Edwin Munger - First Fulbrighter to Africa
Fulbright Student to Tanzania and Uganda
Field: Geography
Grant Dates: 1949, 1951-1952
In 1951, Edwin Munger was pictured in the Institute of International Education's Annual Report, standing in front of Mt. Kilimanjaro with his wife. Munger was a Fulbright Fellow that year, conducting geographical research in Tanganyika (now Tanzania). Since then, Munger became a world-recognized authority on Africa, traveled to the continent 86 times, and visited every African country.

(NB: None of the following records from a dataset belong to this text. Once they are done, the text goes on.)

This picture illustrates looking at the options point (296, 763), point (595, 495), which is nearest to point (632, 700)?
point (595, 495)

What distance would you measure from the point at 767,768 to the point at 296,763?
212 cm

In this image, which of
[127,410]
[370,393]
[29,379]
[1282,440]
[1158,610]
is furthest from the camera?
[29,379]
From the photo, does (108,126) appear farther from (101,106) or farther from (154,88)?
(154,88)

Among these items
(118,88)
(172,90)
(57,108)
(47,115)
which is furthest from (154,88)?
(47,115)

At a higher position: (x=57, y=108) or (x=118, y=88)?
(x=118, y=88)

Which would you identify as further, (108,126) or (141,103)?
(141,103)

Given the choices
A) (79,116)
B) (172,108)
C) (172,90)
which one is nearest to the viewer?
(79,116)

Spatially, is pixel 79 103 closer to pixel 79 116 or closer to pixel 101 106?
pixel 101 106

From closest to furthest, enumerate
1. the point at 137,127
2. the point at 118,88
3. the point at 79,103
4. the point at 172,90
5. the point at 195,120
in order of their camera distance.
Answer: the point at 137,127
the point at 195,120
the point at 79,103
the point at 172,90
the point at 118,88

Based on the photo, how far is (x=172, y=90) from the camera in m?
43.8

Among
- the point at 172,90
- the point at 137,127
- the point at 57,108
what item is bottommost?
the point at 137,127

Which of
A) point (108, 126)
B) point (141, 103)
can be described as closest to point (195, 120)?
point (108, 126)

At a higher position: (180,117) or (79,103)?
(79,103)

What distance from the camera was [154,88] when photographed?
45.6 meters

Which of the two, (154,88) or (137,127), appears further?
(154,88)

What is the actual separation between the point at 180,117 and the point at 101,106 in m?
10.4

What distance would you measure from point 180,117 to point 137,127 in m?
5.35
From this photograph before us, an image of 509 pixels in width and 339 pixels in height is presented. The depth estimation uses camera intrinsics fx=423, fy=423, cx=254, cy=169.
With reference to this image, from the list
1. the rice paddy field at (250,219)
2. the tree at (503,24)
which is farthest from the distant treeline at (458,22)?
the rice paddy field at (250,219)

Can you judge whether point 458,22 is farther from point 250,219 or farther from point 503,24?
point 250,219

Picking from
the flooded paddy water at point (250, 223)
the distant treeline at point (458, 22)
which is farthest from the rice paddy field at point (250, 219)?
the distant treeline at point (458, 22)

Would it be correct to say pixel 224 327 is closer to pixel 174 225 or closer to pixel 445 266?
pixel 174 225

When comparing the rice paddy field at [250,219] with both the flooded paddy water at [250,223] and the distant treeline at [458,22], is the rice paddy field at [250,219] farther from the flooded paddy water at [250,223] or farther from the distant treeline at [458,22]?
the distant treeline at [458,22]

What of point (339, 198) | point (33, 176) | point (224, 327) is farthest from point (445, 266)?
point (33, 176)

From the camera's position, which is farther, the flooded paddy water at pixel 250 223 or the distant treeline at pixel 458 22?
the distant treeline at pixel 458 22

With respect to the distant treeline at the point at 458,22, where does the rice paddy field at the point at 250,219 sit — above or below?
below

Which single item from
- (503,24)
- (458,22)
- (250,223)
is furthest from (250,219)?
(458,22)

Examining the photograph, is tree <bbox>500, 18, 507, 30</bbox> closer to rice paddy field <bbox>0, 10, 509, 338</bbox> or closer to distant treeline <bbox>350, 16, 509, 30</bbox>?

The first Fulbright Fellow to Africa, Munger was a founder-trustee of the African Studies Association and the U.S.-South African Leader Program, a board member of the Institute of Race Relations in South Africa, and, for 14 years, President of the L.S.B. Leakey Foundation, an organization working to increase scientific knowledge and public understanding of human origins and evolution. In 1985, Munger founded the Cape of Good Hope Foundation to help mostly black universities in Southern Africa, and subsequently sent more than three million dollars worth of books to help those institutions. Munger amassed a library of over 45,000 volumes on Sub-Saharan Africa, the largest private collection in the U.S. and a unique cultural resource.
Edwin Munger passed away in June 2010, but his spirit of inquiry and openness to Africa and the rest of the world lives on. As he said, "One of the joys of being a geographer is that the world is my oyster, world travel my most stimulating teacher."